Topps Heritage (2020), duplicating the design of the original 1971 Brewers set.  Clockwise from upper left:   Lorenzo Cain, Card 435; Brandon Woodruff, Card 374; Eric Thames, Card 397; Orlando Arcia, Card 34.

 

Orlando Arcia was my favorite Brewer of recent years because of his enthusiasm, team commitment and clutch hitting.  He was traded in April 2021 to:  the Atlanta Braves.

 


 

Topps Heritage 2021.  Clockwise from upper left:   Adrian Houser, Card 583; Willy Adames, Card 662; Christian Yelich, Card 251; Luis Urias, Card 512.

  

 

 Topps 2022.  The 2022 set marks the 70th season of Topps covering Milwaukee baseball.  The cards have come a long way.  This year’s set looks pretty good.

 


 

Topps 2022.  Clockwise from upper left:   Omar Narvaez, Card 139; Freddie Peralta, Card 13;

Aaron Ashby, Card 78; Corbin Burnes, Card 240.

 

Topps Now.  In the past four seasons, Brewer pitching arms have lifted the club into post-season competition.  Devin Williams won the NL Rookie of the Year award in 2020; Josh Hader won NL Reliever of the Year for the third time in his young career in 2021; and Corbin Burnes won the Cy Young award in 2021.  That season, Burnes and Hader collaborated on a combined no-hitter.

 

 


 

 


Top Row.  Left to right: Topps Now 2021, Corbin Burnes, Card OS-39; 
Topps Now 2020, Devin Williams, Card OS-39; Topps Now 2021, Josh Hader, Card 0S-25.

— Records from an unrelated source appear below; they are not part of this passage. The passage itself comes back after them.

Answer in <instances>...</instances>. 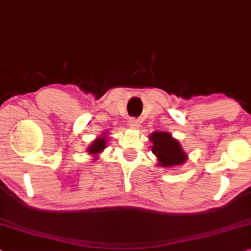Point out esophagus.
Segmentation results:
<instances>
[{"label":"esophagus","instance_id":"34e87169","mask_svg":"<svg viewBox=\"0 0 251 251\" xmlns=\"http://www.w3.org/2000/svg\"><path fill=\"white\" fill-rule=\"evenodd\" d=\"M129 126H131V128H133V129H137L138 126H139V121H138L137 119H134V118H131V119H129Z\"/></svg>","mask_w":251,"mask_h":251}]
</instances>
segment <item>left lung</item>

Bottom:  Topps Now 2021, Burnes Hader No Hitter, Card 792.

 

But the bats haven’t kept pace, and the Brewers have been eliminated in each of the last four years without winning a league pennant.  In 2021, the Brewers were pushed aside by:  the Atlanta Braves.

 

Atlanta.  There’s that word again.  Somewhere in the world, a weary traveler is turning, turning slowly, step by step, inch by inch.

1 comment:

  1. Great stuff. Milwaukee will always be close to my heart, because my parents met and married there (while attending college).